» Text passage:
****

Weights in alpha for FocalLoss (Project-MONAI#8665)

ytl0623 · Rusheel86 · commit 522802f0bd03 · 2026-02-24T19:42:23.000+05:30
Fixes Project-MONAI#8601 Support alpha as a list, tuple, or tensor of floats, in addition to the existing scalar support.  - [x] Non-breaking change (fix or new feature that would not break existing functionality). - [ ] Breaking change (fix or new feature that would cause existing functionality to change). - [x] New tests added to cover the changes. - [ ] Integration tests passed locally by running `./runtests.sh -f -u --net --coverage`. - [ ] Quick tests passed locally by running `./runtests.sh --quick --unittests --disttests`. - [ ] In-line docstrings updated. - [ ] Documentation updated, tested `make html` command in the `docs/` folder. --------- Signed-off-by: ytl0623 <david89062388@gmail.com>
diff --git a/monai/losses/focal_loss.py b/monai/losses/focal_loss.py
@@ -69,25 +69,67 @@ def __init__(
         include_background: bool = True,
         to_onehot_y: bool = False,
         gamma: float = 2.0,
-        alpha: float | None = None,
+        alpha: float | Sequence[float] | None = None,
         weight: Sequence[float] | float | int | torch.Tensor | None = None,
         reduction: LossReduction | str = LossReduction.MEAN,
         use_softmax: bool = False,
         ignore_index: int | None = None,
     ) -> None:
         """

****

» Information provided:
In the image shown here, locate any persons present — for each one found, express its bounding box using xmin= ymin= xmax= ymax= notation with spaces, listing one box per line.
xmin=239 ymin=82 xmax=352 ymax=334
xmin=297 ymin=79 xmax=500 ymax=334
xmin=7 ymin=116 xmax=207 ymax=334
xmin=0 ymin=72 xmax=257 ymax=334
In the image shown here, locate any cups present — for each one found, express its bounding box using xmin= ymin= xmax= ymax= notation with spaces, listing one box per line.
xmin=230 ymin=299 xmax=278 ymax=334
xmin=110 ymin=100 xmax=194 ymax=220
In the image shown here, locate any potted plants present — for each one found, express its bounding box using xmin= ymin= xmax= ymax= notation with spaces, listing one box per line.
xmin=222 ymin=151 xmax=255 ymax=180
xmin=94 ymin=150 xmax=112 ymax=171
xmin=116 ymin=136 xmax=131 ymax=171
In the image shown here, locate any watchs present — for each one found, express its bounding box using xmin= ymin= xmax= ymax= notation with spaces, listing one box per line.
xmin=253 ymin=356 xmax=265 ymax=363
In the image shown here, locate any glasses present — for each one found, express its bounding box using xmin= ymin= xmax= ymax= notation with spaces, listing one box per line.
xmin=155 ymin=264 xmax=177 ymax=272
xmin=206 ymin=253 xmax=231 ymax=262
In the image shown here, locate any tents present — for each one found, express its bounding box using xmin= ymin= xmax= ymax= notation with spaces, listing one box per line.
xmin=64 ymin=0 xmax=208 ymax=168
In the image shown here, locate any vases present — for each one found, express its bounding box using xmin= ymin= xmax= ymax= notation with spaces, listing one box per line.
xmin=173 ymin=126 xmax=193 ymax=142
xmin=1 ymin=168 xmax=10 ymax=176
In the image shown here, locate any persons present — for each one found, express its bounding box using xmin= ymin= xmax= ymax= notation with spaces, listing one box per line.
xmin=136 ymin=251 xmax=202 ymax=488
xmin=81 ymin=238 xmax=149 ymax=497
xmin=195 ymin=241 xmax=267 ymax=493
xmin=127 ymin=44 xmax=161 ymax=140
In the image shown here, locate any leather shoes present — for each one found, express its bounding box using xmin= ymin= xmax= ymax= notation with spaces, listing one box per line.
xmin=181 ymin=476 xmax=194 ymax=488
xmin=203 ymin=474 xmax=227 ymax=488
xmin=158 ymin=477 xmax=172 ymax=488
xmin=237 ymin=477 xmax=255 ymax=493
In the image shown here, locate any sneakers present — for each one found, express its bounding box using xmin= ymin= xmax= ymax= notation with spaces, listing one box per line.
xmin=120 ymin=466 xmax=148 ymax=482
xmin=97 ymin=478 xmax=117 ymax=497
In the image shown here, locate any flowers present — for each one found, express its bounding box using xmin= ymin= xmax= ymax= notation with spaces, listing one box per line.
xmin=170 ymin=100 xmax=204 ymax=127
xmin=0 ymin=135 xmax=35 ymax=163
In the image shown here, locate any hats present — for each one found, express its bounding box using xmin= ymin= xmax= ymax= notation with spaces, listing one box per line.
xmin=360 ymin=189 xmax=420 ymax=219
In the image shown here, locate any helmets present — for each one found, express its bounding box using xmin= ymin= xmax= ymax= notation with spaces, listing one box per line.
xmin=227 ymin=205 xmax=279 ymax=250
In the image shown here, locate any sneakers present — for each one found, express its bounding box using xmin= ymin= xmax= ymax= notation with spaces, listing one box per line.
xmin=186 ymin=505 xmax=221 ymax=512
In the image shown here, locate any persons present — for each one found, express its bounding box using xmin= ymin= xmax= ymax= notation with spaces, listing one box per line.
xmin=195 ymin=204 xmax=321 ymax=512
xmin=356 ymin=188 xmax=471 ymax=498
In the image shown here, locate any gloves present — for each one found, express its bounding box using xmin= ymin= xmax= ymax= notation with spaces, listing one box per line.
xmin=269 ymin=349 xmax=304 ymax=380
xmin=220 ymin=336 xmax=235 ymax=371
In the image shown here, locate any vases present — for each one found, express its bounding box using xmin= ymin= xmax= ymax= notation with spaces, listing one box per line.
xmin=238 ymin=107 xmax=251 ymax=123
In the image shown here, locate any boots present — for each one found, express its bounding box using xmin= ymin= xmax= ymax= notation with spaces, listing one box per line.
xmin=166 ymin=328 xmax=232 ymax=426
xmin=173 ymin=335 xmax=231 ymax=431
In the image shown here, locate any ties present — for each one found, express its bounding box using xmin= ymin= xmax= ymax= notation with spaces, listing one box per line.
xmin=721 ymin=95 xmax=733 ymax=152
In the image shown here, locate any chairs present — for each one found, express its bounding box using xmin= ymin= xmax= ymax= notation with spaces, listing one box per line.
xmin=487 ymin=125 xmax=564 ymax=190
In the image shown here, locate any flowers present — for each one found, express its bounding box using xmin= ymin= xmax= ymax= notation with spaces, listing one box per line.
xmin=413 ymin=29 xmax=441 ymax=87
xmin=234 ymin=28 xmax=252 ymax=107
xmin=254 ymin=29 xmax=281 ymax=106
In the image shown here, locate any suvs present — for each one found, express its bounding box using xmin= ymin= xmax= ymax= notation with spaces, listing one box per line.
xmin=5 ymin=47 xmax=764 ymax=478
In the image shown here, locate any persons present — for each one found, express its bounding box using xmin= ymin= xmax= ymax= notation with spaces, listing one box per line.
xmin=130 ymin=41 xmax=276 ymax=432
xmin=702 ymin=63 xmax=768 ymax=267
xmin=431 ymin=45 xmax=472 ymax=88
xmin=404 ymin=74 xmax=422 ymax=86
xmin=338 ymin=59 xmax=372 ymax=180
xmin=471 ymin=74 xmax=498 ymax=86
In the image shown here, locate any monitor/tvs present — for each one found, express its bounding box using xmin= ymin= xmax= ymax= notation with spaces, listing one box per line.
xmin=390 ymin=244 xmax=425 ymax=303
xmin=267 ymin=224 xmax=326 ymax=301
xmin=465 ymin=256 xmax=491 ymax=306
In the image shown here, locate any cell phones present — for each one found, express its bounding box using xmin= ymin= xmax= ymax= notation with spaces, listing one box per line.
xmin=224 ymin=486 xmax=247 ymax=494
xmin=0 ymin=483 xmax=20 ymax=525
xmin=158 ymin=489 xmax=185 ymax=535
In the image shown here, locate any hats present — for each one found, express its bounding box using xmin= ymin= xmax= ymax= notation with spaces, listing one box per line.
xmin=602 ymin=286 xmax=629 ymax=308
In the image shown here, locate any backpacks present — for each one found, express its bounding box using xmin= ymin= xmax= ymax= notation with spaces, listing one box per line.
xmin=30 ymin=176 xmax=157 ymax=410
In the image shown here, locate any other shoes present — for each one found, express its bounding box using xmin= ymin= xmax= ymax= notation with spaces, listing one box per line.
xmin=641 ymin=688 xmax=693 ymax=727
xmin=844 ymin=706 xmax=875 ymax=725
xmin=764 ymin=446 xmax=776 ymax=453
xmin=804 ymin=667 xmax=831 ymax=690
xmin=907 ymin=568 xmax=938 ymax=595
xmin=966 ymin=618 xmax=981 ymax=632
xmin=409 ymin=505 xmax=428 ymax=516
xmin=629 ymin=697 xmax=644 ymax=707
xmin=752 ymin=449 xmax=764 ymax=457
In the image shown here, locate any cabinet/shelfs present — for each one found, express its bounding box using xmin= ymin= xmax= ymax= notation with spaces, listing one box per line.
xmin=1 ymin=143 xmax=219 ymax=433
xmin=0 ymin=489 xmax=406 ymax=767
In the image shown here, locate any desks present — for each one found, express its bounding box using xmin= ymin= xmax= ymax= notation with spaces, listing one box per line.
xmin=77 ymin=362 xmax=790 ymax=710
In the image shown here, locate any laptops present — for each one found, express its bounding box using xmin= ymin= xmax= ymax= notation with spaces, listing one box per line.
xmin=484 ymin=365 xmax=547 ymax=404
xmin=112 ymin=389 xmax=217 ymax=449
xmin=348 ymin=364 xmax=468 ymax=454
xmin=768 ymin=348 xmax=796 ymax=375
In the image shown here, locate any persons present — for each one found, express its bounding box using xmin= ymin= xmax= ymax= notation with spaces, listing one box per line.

****

» Problem description:
In two sentences, how would you sum up the FocalLoss commit above?

» Response:
The commit, which fixes issue #8601, lets the `alpha` argument of FocalLoss be a list, tuple, or tensor of floats as well as a single scalar, changing its type hint from `float | None` to `float | Sequence[float] | None`. It is marked as a non-breaking change, and new tests were added to cover it.